Exercise instructions. Rewrite the entries below with "closer" switched to "nearer" wherever it occurs. Keep every other word unchanged.
=== Available data ===
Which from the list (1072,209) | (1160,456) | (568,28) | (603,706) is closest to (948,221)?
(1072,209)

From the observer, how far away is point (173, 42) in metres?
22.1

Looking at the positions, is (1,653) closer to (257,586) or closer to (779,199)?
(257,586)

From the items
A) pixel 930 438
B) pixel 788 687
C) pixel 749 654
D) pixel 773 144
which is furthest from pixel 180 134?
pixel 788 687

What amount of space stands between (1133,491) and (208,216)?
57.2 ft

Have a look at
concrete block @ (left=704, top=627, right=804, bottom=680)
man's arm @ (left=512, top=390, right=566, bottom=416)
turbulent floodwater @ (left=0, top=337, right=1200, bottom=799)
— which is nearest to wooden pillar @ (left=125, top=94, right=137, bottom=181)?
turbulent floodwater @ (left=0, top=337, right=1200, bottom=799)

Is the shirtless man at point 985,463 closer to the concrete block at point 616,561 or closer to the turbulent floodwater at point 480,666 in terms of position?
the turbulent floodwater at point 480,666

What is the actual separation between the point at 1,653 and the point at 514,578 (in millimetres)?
===
The response.
Which from the list (1072,209) | (1160,456) | (568,28) | (603,706) is closest to (948,221)?
(1072,209)

From the observer, how far away is point (173, 42) in metres?
22.1

Looking at the positions, is (1,653) nearer to (257,586) or nearer to (779,199)?
(257,586)

From the items
A) pixel 930 438
B) pixel 788 687
C) pixel 749 654
D) pixel 773 144
which is furthest from pixel 180 134?
pixel 788 687

What amount of space stands between (1133,491) and (208,216)?
57.2 ft

Have a look at
concrete block @ (left=704, top=627, right=804, bottom=680)
man's arm @ (left=512, top=390, right=566, bottom=416)
turbulent floodwater @ (left=0, top=337, right=1200, bottom=799)
— which is nearest to wooden pillar @ (left=125, top=94, right=137, bottom=181)?
turbulent floodwater @ (left=0, top=337, right=1200, bottom=799)

Is the shirtless man at point 985,463 nearer to the concrete block at point 616,561 or nearer to the turbulent floodwater at point 480,666 in terms of position?
the turbulent floodwater at point 480,666

What is the actual separation between the point at 1,653 and the point at 514,578 (in millimetres)?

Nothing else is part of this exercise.